While about 1.6 million people in the United States are affected by tricuspid regurgitation, women are four times more likely to have the condition than men, according to published research. The condition is often debilitating, causing shortness of breath, fatigue, and fluid buildup in the abdomen and legs. If left untreated, it can lead to an irregular heartbeat, heart failure, or even death.

Minimally invasive intravenous approach

In both recent procedures, the cardiologists used catheters to thread their respective devices through incisions in the patient’s groins, up the femoral vein, and into the heart as it continued to beat normally. The procedures were performed in cardiac catheterization laboratories in the John R. Anderson V Medical Pavilion on the campus of Scripps Memorial Hospital La Jolla.

Dr. Stinis positioned the EVOQUE replacement valve, made by Edwards Lifesciences, inside his patient’s faulty valve, opened it like an umbrella, and anchored it in place. His patient, an 88-year-old female from La Mesa, went home the following day.

In the other procedure, Dr. Price used two clips made by Abbott to connect the faulty leaflets of a 92-year-old female patient’s valve. The procedure lasted 2.5 hours, and his patient went home the following day.

In both cases, the devices immediately increased the heart’s efficiency and relieved some of the symptoms of tricuspid regurgitation.

Both cardiologists had previously served as lead local investigators in clinical trials sponsored by the device makers that validated the new treatments and paved the way for the recent FDA approvals. Scripps La Jolla was the only hospital in San Diego County that participated in those clinical trials.

The EVOQUE device TRISCEND II randomized study enrolled 392 patients from sites across the United States and Germany.
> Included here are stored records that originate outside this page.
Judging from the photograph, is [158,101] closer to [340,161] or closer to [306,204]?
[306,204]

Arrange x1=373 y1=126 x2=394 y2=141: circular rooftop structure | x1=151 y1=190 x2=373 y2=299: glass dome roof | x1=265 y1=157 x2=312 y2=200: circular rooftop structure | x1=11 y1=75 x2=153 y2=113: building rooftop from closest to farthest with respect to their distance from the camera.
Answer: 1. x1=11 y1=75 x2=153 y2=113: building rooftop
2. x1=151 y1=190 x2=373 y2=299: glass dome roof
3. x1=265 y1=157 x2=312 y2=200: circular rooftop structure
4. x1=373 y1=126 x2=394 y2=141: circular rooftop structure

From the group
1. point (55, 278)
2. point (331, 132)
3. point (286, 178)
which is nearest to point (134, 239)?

Half of the patients received the valve replacement device, while the other half received optimal medical therapy.

According to published and presented results from that trial, patients receiving the EVOQUE replacement valve experienced significant reduction or elimination of tricuspid regurgitation, significant and sustained quality of life improvement, improvement in the function of the right side of the heart, and a trend towards improved mortality while demonstrating a favorable balance between risk and benefit.

The TRILUMINATE randomized study of the TriClip device enrolled 450 participants from numerous sites in the U.S., Canada, and Europe over four years. Half of the participants received the clip, while the other half received conventional medical therapy.

According to published trial results, 90% of the patients who received the TriClip experienced marked improvement in tricuspid regurgitation, going from severe or higher levels to moderate or lower at the 30-day mark after the procedure. The reduction persisted for at least a year. At the same time, 98% of patients who received the device remained free of major adverse events 30 days later and experienced a significant improvement in quality of life.

Both devices previously had been approved for commercial use in the European market.

Scripps Health treats more than 212,000 cardiovascular patients every year. Its Prebys Cardiovascular Institute brings together leading researchers, physicians, staff, and technologies in one of the West Coast’s most advanced centers dedicated to heart care.